La campagna elettorale che verrà: 5 Consigli per ripartire

La domanda che negli ultimi giorni viene fatta più spesso a chi si occupa e lavora nel mondo della comunicazione politica, è “come si potrà fare campagna elettorale in questa situazione di difficoltà dovuta al Coronavirus?”

Il Covid-19 ha profondamente cambiato le nostre vite e le nostre abitudini.

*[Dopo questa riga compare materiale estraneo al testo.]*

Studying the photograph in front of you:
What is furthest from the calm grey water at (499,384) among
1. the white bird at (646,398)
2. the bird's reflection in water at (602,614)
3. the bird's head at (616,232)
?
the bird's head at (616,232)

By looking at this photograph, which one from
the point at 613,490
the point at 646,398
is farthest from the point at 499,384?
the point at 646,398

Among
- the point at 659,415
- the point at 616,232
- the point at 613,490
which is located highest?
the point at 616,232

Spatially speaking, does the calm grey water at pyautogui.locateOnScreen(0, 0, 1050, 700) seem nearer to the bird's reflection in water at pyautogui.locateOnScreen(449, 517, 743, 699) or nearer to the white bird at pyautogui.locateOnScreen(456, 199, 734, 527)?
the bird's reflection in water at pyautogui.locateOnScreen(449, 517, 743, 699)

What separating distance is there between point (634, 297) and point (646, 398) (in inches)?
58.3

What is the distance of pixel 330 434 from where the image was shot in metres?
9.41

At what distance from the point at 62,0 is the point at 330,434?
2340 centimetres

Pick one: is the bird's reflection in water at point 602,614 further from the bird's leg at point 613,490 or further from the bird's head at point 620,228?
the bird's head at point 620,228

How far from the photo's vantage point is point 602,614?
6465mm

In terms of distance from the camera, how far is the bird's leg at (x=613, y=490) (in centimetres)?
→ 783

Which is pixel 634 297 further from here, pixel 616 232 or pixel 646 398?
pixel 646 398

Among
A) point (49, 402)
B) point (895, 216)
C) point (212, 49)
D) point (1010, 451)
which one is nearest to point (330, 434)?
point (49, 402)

La quotidianità, negli ultimi due mesi, è stata scandita dalle dirette del Premier Conte, dal bollettino delle 18.00, dalle videochiamate, dalla didattica a distanza e dallo smart working. Sono tutti diventati nuovi asset della nostra vita in quarantena.

Con il ritorno alla normalità, a un mondo forse “diverso” da quello che ci circondava fino a pochi mesi fa, ecco i 5 consigli di Res Politics per costruire una campagna elettorale post Coronavirus:

1.Il Timing

La quarantena forzata ci ha fatto rivalutare la nostra gestione del tempo: ciò a cui prima dell’emergenza dedicavamo molto tempo è diventato secondario facendoci nuovamente apprezzare quelle piccole cose che la vita frenetica di tutti i giorni ci aveva sottratto.

Nella campagna elettorale che verrà il tempo sarà il bene più prezioso e andrà amministrato con cura. Sarà quindi fondamentale partire 4-5 mesi prima dell’appuntamento elettorale.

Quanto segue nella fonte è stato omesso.